- REQUIRED TASK -
Copy all of the following data word for word, leaving out the pictures.

[Image-linked spatial questions]
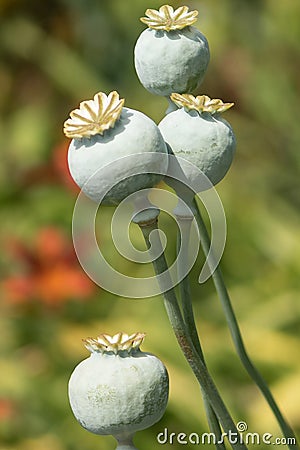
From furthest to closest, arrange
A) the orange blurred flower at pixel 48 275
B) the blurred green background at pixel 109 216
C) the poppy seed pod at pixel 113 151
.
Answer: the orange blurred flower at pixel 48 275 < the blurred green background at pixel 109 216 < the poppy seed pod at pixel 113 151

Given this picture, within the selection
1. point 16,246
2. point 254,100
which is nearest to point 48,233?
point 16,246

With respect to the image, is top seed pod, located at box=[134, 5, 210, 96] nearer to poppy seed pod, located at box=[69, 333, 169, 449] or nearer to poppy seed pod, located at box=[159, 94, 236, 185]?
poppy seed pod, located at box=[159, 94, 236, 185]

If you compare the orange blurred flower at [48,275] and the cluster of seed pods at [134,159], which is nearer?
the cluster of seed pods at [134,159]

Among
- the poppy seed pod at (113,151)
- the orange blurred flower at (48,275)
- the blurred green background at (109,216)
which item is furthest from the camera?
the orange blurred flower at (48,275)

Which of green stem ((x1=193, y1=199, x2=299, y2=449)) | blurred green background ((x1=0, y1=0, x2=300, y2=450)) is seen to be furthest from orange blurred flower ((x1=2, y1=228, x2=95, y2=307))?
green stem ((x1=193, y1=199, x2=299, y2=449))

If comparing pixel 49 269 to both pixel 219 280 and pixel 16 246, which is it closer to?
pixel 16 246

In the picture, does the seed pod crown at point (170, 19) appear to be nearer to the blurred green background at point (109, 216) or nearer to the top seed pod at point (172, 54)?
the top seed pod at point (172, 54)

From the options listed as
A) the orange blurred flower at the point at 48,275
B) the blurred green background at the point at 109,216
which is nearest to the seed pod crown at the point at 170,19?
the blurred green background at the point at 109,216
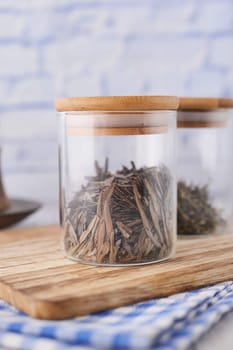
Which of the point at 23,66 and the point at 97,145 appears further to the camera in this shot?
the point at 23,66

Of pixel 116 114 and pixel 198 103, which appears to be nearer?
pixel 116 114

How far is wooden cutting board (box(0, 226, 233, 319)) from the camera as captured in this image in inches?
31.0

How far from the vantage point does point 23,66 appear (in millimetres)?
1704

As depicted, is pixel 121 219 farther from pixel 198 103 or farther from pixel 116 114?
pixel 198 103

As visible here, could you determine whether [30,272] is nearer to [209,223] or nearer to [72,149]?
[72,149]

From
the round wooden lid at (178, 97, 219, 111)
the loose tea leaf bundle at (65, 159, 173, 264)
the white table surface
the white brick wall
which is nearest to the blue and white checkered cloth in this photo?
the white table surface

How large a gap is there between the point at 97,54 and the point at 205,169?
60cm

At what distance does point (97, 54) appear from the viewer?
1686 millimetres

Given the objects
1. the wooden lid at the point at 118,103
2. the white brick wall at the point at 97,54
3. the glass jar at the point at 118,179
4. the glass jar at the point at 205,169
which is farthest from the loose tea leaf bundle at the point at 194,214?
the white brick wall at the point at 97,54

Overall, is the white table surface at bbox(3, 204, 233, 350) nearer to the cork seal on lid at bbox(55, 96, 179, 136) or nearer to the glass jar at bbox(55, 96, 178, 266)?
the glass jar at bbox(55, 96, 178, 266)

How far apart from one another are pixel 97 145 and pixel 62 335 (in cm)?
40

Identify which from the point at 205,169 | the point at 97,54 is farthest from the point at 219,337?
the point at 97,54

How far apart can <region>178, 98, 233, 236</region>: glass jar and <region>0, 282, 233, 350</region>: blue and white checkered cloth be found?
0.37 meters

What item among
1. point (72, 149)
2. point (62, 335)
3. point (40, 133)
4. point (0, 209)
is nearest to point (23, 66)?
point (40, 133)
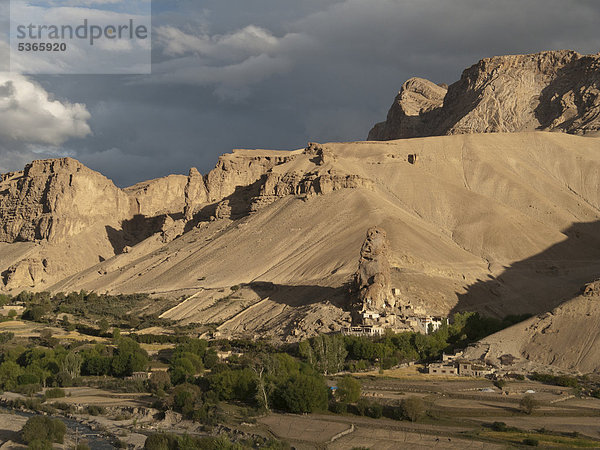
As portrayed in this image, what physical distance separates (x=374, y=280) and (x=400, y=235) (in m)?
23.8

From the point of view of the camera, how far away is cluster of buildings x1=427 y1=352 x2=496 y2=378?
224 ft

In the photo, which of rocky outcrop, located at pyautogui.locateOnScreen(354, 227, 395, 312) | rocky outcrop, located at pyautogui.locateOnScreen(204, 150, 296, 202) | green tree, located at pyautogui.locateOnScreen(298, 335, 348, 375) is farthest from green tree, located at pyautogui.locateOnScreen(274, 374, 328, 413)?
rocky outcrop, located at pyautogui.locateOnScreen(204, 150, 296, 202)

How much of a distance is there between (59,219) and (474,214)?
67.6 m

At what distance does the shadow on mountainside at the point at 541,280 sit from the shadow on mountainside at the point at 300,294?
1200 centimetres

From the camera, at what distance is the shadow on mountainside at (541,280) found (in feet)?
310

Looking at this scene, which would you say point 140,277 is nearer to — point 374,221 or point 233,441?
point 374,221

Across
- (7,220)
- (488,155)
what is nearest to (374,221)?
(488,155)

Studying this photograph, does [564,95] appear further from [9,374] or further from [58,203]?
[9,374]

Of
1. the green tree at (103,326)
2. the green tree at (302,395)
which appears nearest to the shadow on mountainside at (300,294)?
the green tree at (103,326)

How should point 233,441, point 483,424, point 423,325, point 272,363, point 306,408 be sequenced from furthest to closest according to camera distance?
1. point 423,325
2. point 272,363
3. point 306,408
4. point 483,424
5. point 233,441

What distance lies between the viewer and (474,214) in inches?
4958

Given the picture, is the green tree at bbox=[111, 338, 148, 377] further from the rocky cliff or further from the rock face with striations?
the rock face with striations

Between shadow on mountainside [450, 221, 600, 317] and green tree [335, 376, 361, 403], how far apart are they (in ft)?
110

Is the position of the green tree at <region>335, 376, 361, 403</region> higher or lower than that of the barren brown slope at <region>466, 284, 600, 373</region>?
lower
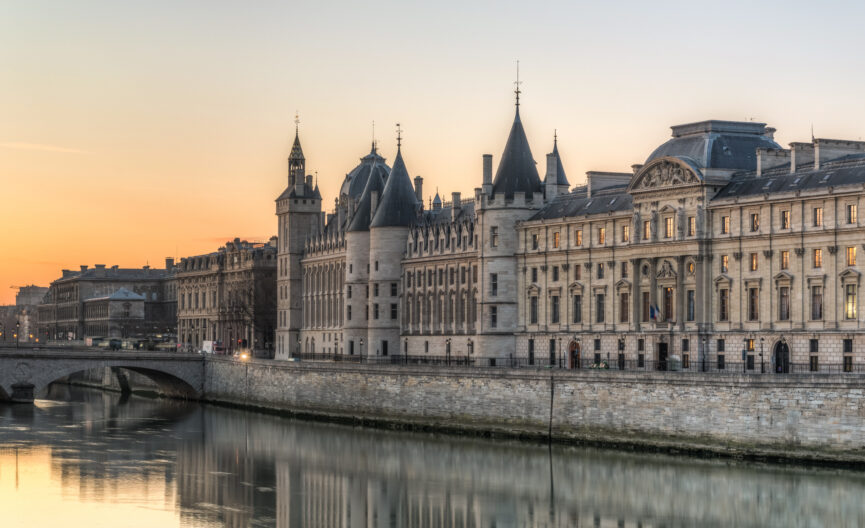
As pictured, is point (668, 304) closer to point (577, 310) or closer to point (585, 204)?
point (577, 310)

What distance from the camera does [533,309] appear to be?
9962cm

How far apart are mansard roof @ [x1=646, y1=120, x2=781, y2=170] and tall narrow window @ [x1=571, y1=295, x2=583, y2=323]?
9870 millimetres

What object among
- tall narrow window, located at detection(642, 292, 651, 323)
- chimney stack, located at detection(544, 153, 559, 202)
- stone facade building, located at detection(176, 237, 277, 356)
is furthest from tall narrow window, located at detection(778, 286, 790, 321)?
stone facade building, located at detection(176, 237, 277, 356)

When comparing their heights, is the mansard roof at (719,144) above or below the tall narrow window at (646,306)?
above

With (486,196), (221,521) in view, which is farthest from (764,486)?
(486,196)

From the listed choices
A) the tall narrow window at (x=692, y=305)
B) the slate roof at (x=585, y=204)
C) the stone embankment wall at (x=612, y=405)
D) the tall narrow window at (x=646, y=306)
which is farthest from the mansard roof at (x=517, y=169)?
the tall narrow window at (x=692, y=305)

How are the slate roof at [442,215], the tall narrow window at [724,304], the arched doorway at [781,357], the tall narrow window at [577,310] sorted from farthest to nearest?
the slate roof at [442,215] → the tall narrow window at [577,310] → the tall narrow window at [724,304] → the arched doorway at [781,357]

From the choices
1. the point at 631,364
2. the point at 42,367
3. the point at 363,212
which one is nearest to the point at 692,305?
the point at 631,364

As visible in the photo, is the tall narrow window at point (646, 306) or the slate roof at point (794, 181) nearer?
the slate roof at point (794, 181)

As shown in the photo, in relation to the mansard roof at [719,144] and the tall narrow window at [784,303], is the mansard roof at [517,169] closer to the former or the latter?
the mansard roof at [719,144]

- ANSWER TO THIS EXERCISE -
From furthest to closest, arrange
A) the orange blurred flower at pixel 48 275
B) the blurred green background at pixel 109 216
C) the poppy seed pod at pixel 113 151
.
Answer: the orange blurred flower at pixel 48 275 < the blurred green background at pixel 109 216 < the poppy seed pod at pixel 113 151

Given this picture, within the selection
1. point 16,246
2. point 254,100
which is nearest to point 48,233?
point 16,246

With respect to the image, is top seed pod, located at box=[134, 5, 210, 96] nearer to poppy seed pod, located at box=[69, 333, 169, 449] or nearer to poppy seed pod, located at box=[159, 94, 236, 185]?
poppy seed pod, located at box=[159, 94, 236, 185]

If you compare the orange blurred flower at [48,275] and the cluster of seed pods at [134,159], which is nearer?
the cluster of seed pods at [134,159]

Among
- the poppy seed pod at (113,151)
- the orange blurred flower at (48,275)
- the blurred green background at (109,216)
which item is furthest from the camera?
the orange blurred flower at (48,275)

Which of green stem ((x1=193, y1=199, x2=299, y2=449)) | blurred green background ((x1=0, y1=0, x2=300, y2=450)) is seen to be furthest from orange blurred flower ((x1=2, y1=228, x2=95, y2=307))?
green stem ((x1=193, y1=199, x2=299, y2=449))

If comparing pixel 49 269 to both pixel 219 280 and pixel 16 246, which is it closer to?
pixel 16 246

In the picture, does the seed pod crown at point (170, 19) appear to be nearer to the blurred green background at point (109, 216) or nearer to the top seed pod at point (172, 54)?
the top seed pod at point (172, 54)

From the options listed as
A) the orange blurred flower at the point at 48,275
B) the blurred green background at the point at 109,216
which is nearest to the seed pod crown at the point at 170,19?
the blurred green background at the point at 109,216
Which of the point at 23,66 and the point at 97,145 appears further to the camera in this shot?
the point at 23,66

Of pixel 116 114 and pixel 198 103, which appears to be nearer?
pixel 116 114

How far is wooden cutting board (box(0, 226, 233, 319)) from the camera as captured in this image in inches?
31.0

How far from the vantage point does point 23,66 appear (in millimetres)?
1704

As depicted, is pixel 121 219 farther from pixel 198 103 or farther from pixel 116 114?
pixel 198 103

As visible here, could you determine whether [30,272] is nearer to [209,223] or nearer to [72,149]?
[72,149]

From
the round wooden lid at (178, 97, 219, 111)
the loose tea leaf bundle at (65, 159, 173, 264)
the white table surface
the white brick wall
which is nearest to the blue and white checkered cloth in this photo?
the white table surface

How large a gap is there between the point at 97,54 and the point at 205,169?
60cm

At what distance does point (97, 54) appear from the viewer?
1686 millimetres

Given the objects
1. the wooden lid at the point at 118,103
2. the white brick wall at the point at 97,54
3. the glass jar at the point at 118,179
4. the glass jar at the point at 205,169
which is farthest from the loose tea leaf bundle at the point at 194,214?
the white brick wall at the point at 97,54

Overall, is the white table surface at bbox(3, 204, 233, 350) nearer to the cork seal on lid at bbox(55, 96, 179, 136) or nearer to the glass jar at bbox(55, 96, 178, 266)?
the glass jar at bbox(55, 96, 178, 266)

How far apart from one another are pixel 97 145 and pixel 62 335 (in cm)?
40

Identify which from the point at 205,169 | the point at 97,54 is farthest from the point at 219,337?
the point at 97,54

How far apart can <region>178, 98, 233, 236</region>: glass jar and <region>0, 282, 233, 350</region>: blue and white checkered cloth be found?
0.37 meters

What item among
1. point (72, 149)
2. point (62, 335)
3. point (40, 133)
4. point (0, 209)
is nearest to point (23, 66)?
point (40, 133)
As portrayed in this image, what physical distance separates (x=374, y=280) and (x=400, y=235) (in m)?
23.8

From the point of view of the camera, how far away is cluster of buildings x1=427 y1=352 x2=496 y2=378?
224 ft

In the photo, which of rocky outcrop, located at pyautogui.locateOnScreen(354, 227, 395, 312) | rocky outcrop, located at pyautogui.locateOnScreen(204, 150, 296, 202) | green tree, located at pyautogui.locateOnScreen(298, 335, 348, 375) is farthest from green tree, located at pyautogui.locateOnScreen(274, 374, 328, 413)?
rocky outcrop, located at pyautogui.locateOnScreen(204, 150, 296, 202)

How much of a distance is there between (59,219) and (474,214)?
67.6 m

At what distance does the shadow on mountainside at the point at 541,280 sit from the shadow on mountainside at the point at 300,294?
1200 centimetres

From the camera, at what distance is the shadow on mountainside at (541,280) found (in feet)?
310

Looking at this scene, which would you say point 140,277 is nearer to — point 374,221 or point 233,441?
point 374,221

Across
- (7,220)
- (488,155)
what is nearest to (374,221)?
(488,155)

Studying this photograph, does [564,95] appear further from [9,374] or further from [58,203]?
[9,374]

Of
1. the green tree at (103,326)
2. the green tree at (302,395)
which appears nearest to the shadow on mountainside at (300,294)?
the green tree at (103,326)

How should point 233,441, point 483,424, point 423,325, point 272,363, point 306,408 be sequenced from furthest to closest according to camera distance?
1. point 423,325
2. point 272,363
3. point 306,408
4. point 483,424
5. point 233,441

What distance lies between the viewer and (474,214) in inches?
4958

Given the picture, is the green tree at bbox=[111, 338, 148, 377] further from the rocky cliff or further from the rock face with striations?
the rock face with striations

Between shadow on mountainside [450, 221, 600, 317] and green tree [335, 376, 361, 403], how far apart are they (in ft)?
110

Is the position of the green tree at <region>335, 376, 361, 403</region> higher or lower than that of the barren brown slope at <region>466, 284, 600, 373</region>?
lower
As pictured, is point (668, 304) closer to point (577, 310) or closer to point (585, 204)?
point (577, 310)

What distance from the camera does [533,309] appear to be?
9962cm

How far apart are mansard roof @ [x1=646, y1=120, x2=781, y2=170] and tall narrow window @ [x1=571, y1=295, x2=583, y2=323]?
9870 millimetres

What object among
- tall narrow window, located at detection(642, 292, 651, 323)
- chimney stack, located at detection(544, 153, 559, 202)
- stone facade building, located at detection(176, 237, 277, 356)
is furthest from tall narrow window, located at detection(778, 286, 790, 321)?
stone facade building, located at detection(176, 237, 277, 356)

When comparing their heights, is the mansard roof at (719,144) above or below the tall narrow window at (646,306)?
above

With (486,196), (221,521) in view, which is farthest from (764,486)?
(486,196)

From the listed choices
A) the tall narrow window at (x=692, y=305)
B) the slate roof at (x=585, y=204)
C) the stone embankment wall at (x=612, y=405)
D) the tall narrow window at (x=646, y=306)
which is farthest from the mansard roof at (x=517, y=169)?
the tall narrow window at (x=692, y=305)

How are the slate roof at [442,215], the tall narrow window at [724,304], the arched doorway at [781,357], the tall narrow window at [577,310] sorted from farthest to nearest?
the slate roof at [442,215] → the tall narrow window at [577,310] → the tall narrow window at [724,304] → the arched doorway at [781,357]

From the choices
1. the point at 631,364
2. the point at 42,367
3. the point at 363,212
which one is nearest to the point at 692,305?
the point at 631,364

As visible in the photo, is the tall narrow window at point (646, 306) or the slate roof at point (794, 181) nearer?
the slate roof at point (794, 181)

As shown in the photo, in relation to the mansard roof at [719,144] and the tall narrow window at [784,303], is the mansard roof at [517,169] closer to the former or the latter?
the mansard roof at [719,144]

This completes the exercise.